FRVCA Conference

The FRVCA conference is hosting a record-breaking number of attendees at its conference. Credit: Jeff Crider

It’s not enough for private operators to simply provide a clean, quiet place to stay, according to Scott Bahr, president of Cairn Consulting Group, which conducts research for Kampgrounds of America’s (KOA) 2023 North American Camping & Outdoor Hospitality Report and other campground industry research.

Speaking Wednesday (May 10) to roughly 400 current and aspiring park operators and investors attending the Florida and Alabama RV Park and Campground Associations in Daytona, Bahr said: “Campground atmosphere is now the number one consideration for guests when staying at a campground.”

What does this mean?

“It means more than peace and quiet,” Bahr explained. “It’s more than providing accommodations.”

“Campground atmosphere,” he said, includes “the friendliness of the guests (and) the interactions with other guests and how that contributes to the atmosphere (at your park). … It’s how people feel about the stay at your park that drives them to come back, their loyalty.”

In other words, if park operators provide “the atmosphere guests feel comfortable in,” their guests will come back and become loyal customers.

Of course, the “atmosphere” at a park involves more than guest interactions with each other. It also involves guest interactions with park staff as well as the guest experience with every aspect of customer service in direct interactions with park staff.

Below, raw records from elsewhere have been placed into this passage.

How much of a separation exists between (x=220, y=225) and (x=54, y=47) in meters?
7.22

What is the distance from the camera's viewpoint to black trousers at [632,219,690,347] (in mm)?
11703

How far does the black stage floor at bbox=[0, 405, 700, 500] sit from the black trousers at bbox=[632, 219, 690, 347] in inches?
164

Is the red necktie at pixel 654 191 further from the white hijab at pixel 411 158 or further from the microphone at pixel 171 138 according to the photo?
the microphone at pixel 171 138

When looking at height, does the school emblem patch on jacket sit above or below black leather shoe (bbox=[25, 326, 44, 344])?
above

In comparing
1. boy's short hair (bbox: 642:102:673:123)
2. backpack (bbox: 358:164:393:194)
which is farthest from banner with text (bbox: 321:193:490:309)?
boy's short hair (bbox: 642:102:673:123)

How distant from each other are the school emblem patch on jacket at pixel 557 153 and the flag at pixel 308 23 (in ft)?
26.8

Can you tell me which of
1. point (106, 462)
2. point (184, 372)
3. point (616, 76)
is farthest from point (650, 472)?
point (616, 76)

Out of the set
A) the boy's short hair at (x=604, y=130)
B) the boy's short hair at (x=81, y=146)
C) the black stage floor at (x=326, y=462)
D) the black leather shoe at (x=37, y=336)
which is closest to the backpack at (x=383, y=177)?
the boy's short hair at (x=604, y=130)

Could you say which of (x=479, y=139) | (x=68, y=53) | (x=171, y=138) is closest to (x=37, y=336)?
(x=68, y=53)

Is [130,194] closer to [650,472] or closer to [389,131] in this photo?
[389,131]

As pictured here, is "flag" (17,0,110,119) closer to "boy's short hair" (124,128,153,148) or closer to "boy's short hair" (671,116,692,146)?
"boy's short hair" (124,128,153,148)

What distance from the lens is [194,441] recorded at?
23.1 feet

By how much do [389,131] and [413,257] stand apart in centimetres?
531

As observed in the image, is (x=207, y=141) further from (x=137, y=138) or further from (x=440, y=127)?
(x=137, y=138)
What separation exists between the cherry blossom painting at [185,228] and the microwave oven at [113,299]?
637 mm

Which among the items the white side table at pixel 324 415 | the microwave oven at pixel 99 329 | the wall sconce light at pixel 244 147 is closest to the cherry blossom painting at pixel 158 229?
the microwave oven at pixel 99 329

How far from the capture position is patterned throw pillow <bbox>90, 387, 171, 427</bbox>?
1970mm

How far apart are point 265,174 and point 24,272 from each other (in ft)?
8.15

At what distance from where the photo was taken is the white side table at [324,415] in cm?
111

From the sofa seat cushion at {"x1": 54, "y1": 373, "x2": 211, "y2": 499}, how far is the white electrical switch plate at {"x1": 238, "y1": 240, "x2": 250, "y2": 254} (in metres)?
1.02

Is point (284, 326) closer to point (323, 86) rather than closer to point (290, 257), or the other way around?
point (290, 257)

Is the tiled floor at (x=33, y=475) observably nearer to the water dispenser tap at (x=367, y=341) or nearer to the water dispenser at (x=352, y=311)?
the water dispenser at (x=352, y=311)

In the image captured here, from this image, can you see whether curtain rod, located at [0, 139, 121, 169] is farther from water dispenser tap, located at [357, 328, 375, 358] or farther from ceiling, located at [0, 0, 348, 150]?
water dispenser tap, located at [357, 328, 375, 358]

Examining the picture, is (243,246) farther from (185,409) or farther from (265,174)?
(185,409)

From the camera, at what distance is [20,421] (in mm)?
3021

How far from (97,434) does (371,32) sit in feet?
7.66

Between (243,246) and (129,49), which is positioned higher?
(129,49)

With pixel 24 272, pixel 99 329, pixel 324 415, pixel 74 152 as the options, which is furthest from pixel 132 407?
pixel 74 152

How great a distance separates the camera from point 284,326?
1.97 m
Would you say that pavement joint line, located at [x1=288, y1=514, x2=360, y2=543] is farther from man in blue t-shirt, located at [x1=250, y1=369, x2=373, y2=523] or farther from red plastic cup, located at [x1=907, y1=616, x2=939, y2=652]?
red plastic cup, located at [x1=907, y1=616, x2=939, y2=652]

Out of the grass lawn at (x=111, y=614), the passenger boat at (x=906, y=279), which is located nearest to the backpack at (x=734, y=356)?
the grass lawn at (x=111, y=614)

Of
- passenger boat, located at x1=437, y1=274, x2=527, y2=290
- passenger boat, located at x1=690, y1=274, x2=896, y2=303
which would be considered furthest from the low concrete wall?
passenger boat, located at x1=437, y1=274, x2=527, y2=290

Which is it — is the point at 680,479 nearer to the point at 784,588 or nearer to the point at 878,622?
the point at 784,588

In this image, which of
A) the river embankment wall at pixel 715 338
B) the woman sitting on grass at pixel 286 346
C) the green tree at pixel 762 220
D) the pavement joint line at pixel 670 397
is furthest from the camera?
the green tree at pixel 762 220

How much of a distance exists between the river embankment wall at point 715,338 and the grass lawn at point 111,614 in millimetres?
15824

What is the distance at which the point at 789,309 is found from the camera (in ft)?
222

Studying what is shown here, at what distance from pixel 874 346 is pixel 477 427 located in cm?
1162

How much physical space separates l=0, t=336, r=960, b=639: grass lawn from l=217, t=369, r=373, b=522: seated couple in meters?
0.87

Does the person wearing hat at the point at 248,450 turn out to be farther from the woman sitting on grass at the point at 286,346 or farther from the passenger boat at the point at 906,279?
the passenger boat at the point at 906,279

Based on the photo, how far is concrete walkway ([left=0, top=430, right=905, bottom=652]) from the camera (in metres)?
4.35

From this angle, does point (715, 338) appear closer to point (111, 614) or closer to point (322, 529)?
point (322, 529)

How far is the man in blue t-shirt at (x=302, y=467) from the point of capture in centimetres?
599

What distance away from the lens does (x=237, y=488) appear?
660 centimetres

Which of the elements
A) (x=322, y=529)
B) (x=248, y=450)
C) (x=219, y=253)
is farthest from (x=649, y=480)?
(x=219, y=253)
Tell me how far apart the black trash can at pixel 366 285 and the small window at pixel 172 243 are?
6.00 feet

“Service is what you do. Hospitality is the emotion tied to the experience. That is the most important thing to manage as you move forward,” Bahr said.

It’s, therefore, important to ensure that park staff go out of their way to ensure that guests feel welcome and have a positive connection with them throughout their stay.

“(Positively handling) guest interactions with you and your staff is one of the most important things you can do,” Bahr said, adding that it’s important for park operators to listen to their guests and be responsive to their needs and the things they would like to enhance their stay.

Bahr said it’s also incumbent upon park operators to ensure that their marketing is spot on in terms of setting proper guest expectations for their park.

“It’s important for you to set guest expectations … so that guests don’t arrive expecting things that you do not provide,” Bahr said, noting, “The worst thing you can do is provide unrealistic expectations. Guests need to know what to expect.”

Park operators can set expectations not only with the descriptive words they use on their websites, advertisements and other marketing materials but with their photography.

“Do high-quality photography,” he said because it provides guests with a first impression of your park, which can help prompt them to take the next step, which is to make a reservation.

Today’s conference sessions include a group discussion breakfast on a variety of park management topics ranging from issues involving mail and package delivery and distribution to staffing challenges, pet policies and guest ejections. A general session focusing on Florida RV park rules and statutes was also scheduled for the afternoon.

The tradeshow was expected to take place from 10 a.m. to 3 p.m.